In [1]:
import pandas as pd
from sklearn.model_selection import train_test_split
from sklearn.ensemble import RandomForestRegressor
from sklearn.neighbors import KNeighborsRegressor
from sklearn.ensemble import VotingRegressor
from sklearn.preprocessing import StandardScaler
from sklearn.pipeline import make_pipeline
from sklearn.ensemble import GradientBoostingRegressor

In [2]:
# read dataframe
elon_tesla_data = pd.read_csv("../etl_data/filtered_elon_tesla_stock_data.csv")

# convert sentiment types to a number -1 for negative, 0 for neutral and 1 for positive
# this is to represent the sentiment types as ordinal values instead 
# as there is a clear order between the sentiment types
def get_ordinal_sentiment_type(sentiment_type):
    if (sentiment_type == "neutral"):
        return 0
    elif (sentiment_type == "negative"):
        return -1
    else:
        return 1
    
elon_tesla_data['sentiment type'] = elon_tesla_data['sentiment type'].apply(get_ordinal_sentiment_type)

In [3]:

# create the x and y for the model
X = elon_tesla_data[['reply count', 'sentiment type', 'sentiment score']]
y = elon_tesla_data['change_percent']
# split the data
X_train, X_valid, y_train, y_valid = train_test_split(X, y)

In [4]:
# create a model using the random forest regressor
model = make_pipeline(
    StandardScaler(),
    RandomForestRegressor(200, max_depth=5, min_samples_leaf=20)
)

model.fit(X_train, y_train)

print("Training score: ", model.score(X_train, y_train))
print("Validation score: ", model.score(X_valid, y_valid))

Training score:  0.0793172306819857
Validation score:  -0.019627985412903337


In [5]:
# creating a regression model using KNeighbors
model = make_pipeline(
    StandardScaler(),
    KNeighborsRegressor(25)
)
model.fit(X_train, y_train)

# test the score
print("Training score: ", model.score(X_train, y_train))
print("Validation score: ", model.score(X_valid, y_valid))

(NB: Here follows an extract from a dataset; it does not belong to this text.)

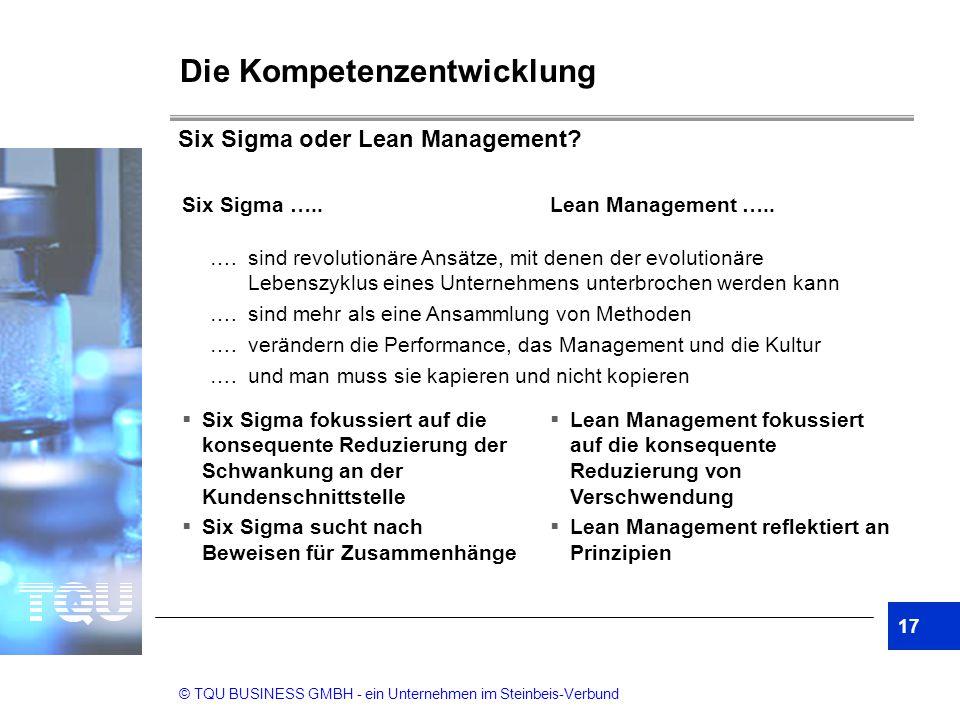 © TQU BUSINESS GMBH - ein Unternehmen im Steinbeis-Verbund Die Kompetenzentwicklung Six Sigma …..  Six Sigma fokussiert auf die konsequente Reduzieru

Training score:  0.032523928811462155
Validation score:  -0.04098961123446143


In [6]:
# creating a regression model using a voting regressor
model = make_pipeline(
    StandardScaler(),
    VotingRegressor(estimators=[
            ('Kn', KNeighborsRegressor(50)), 
            ('Rf', RandomForestRegressor(100, max_depth=5, min_samples_leaf=20)),
            ('Gr', GradientBoostingRegressor(random_state=1))
            ])
)

model.fit(X_train, y_train)

# test the score
print("Training score: ", model.score(X_train, y_train))
print("Validation score: ", model.score(X_valid, y_valid))

Training score:  0.16593253676713993
Validation score:  -0.008808858477606929